--- Start of DATA SHOWN ---

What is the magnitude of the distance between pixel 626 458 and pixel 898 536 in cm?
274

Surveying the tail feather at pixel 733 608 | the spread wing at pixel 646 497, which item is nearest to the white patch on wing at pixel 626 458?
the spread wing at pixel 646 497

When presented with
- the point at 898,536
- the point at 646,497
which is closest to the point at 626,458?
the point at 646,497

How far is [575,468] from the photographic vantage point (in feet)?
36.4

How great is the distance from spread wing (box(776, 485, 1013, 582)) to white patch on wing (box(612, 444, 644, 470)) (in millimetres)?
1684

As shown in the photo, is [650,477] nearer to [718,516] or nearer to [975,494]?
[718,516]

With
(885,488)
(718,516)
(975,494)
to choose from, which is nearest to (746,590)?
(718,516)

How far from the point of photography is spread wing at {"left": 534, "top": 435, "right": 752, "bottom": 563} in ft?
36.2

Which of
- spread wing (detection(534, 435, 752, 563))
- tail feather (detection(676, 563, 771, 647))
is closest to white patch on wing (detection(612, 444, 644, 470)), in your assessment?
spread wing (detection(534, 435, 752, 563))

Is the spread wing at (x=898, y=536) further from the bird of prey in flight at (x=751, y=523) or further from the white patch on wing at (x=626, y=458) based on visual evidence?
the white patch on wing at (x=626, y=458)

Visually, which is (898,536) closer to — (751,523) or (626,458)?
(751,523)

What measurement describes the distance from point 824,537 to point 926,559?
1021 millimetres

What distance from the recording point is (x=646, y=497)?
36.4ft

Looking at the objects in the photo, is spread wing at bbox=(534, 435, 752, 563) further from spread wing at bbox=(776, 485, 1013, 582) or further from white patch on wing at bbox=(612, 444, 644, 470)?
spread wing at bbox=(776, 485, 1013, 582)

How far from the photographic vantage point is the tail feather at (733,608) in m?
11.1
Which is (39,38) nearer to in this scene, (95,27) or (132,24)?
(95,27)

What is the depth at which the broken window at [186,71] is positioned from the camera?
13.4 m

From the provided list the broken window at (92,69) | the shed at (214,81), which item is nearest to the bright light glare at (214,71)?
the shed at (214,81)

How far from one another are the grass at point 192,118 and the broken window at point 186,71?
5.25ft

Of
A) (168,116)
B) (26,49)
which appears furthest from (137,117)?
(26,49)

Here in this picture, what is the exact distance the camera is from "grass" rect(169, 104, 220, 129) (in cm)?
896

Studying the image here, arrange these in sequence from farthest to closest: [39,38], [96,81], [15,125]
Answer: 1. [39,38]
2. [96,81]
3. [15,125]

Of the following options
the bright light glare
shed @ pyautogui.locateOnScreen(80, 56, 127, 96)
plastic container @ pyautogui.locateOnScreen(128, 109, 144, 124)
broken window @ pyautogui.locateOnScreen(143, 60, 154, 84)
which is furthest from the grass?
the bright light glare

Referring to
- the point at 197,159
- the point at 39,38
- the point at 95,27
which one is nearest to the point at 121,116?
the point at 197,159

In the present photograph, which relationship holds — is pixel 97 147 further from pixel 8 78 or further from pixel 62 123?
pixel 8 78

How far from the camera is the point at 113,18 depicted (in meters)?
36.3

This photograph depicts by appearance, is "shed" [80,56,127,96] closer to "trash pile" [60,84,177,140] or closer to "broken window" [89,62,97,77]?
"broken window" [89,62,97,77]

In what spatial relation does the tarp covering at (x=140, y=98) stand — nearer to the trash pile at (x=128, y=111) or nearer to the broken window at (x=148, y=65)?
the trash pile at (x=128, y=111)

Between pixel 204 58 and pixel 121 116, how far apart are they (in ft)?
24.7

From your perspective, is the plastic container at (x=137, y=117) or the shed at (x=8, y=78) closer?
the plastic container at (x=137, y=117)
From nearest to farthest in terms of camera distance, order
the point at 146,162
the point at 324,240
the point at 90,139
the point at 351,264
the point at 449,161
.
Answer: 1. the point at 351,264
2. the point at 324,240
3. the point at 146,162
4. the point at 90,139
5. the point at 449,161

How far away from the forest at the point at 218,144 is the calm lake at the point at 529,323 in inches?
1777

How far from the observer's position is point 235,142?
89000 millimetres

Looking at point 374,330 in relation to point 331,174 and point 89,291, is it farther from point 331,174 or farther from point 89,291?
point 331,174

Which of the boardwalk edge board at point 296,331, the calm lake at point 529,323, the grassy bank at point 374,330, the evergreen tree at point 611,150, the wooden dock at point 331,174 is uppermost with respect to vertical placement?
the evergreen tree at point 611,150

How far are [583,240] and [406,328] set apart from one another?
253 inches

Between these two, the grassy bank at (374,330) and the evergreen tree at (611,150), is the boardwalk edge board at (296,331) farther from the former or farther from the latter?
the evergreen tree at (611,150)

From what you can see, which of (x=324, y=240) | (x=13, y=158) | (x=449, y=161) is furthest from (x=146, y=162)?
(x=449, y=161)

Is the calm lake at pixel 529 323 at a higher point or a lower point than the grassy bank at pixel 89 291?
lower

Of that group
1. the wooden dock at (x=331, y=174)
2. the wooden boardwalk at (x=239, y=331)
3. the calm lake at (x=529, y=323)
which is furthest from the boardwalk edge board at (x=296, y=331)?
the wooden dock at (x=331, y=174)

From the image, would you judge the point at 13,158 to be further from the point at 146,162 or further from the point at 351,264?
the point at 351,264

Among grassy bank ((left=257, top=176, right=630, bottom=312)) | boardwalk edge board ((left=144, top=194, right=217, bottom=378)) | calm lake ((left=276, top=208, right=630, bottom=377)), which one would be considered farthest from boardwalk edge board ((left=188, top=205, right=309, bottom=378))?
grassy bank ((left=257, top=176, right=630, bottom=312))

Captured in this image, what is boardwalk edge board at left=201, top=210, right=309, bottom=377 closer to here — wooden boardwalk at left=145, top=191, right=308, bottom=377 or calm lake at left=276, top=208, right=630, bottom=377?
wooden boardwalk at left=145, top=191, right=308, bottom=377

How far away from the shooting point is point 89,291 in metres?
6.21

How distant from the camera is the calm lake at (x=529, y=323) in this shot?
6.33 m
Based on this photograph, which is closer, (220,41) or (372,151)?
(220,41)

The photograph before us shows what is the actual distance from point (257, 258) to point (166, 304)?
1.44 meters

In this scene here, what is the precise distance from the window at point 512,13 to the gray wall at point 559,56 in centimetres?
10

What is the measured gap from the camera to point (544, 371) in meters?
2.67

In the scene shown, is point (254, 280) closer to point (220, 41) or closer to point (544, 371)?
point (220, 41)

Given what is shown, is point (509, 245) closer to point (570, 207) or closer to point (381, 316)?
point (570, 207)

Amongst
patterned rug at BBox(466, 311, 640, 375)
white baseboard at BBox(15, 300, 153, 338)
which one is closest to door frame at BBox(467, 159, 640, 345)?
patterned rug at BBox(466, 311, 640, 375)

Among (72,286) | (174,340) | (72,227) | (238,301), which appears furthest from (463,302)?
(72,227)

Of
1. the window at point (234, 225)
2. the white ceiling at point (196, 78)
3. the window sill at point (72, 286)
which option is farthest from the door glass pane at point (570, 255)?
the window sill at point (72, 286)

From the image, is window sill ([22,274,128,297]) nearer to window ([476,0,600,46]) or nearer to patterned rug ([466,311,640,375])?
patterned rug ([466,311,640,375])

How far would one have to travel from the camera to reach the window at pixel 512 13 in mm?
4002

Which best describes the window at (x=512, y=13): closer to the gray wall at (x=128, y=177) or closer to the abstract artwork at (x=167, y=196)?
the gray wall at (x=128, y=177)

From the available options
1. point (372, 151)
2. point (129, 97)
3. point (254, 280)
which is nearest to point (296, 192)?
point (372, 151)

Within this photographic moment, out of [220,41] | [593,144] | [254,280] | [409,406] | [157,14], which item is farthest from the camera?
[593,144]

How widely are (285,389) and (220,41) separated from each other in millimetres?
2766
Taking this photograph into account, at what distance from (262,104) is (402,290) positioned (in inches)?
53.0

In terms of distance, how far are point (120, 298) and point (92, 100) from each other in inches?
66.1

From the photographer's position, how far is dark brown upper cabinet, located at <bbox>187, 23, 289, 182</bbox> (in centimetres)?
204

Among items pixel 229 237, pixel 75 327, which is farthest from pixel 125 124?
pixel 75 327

--- End of DATA SHOWN ---

■ REQUIREMENT
Copy the rows again, beginning at the line that contains "How far from one" and stopping after the line that contains "3. [15,125]". Swap "grass" for "lawn" and leave everything else unchanged.

■ SOLVED PROBLEM
How far from one another are the lawn at point 192,118 and the broken window at point 186,71?
5.25ft

Of
A) (168,116)
B) (26,49)
which appears furthest from (137,117)?
(26,49)

Here in this picture, what is the exact distance the camera is from "lawn" rect(169, 104, 220, 129) (in cm)?
896

Studying the image here, arrange these in sequence from farthest to closest: [39,38], [96,81], [15,125]
Answer: 1. [39,38]
2. [96,81]
3. [15,125]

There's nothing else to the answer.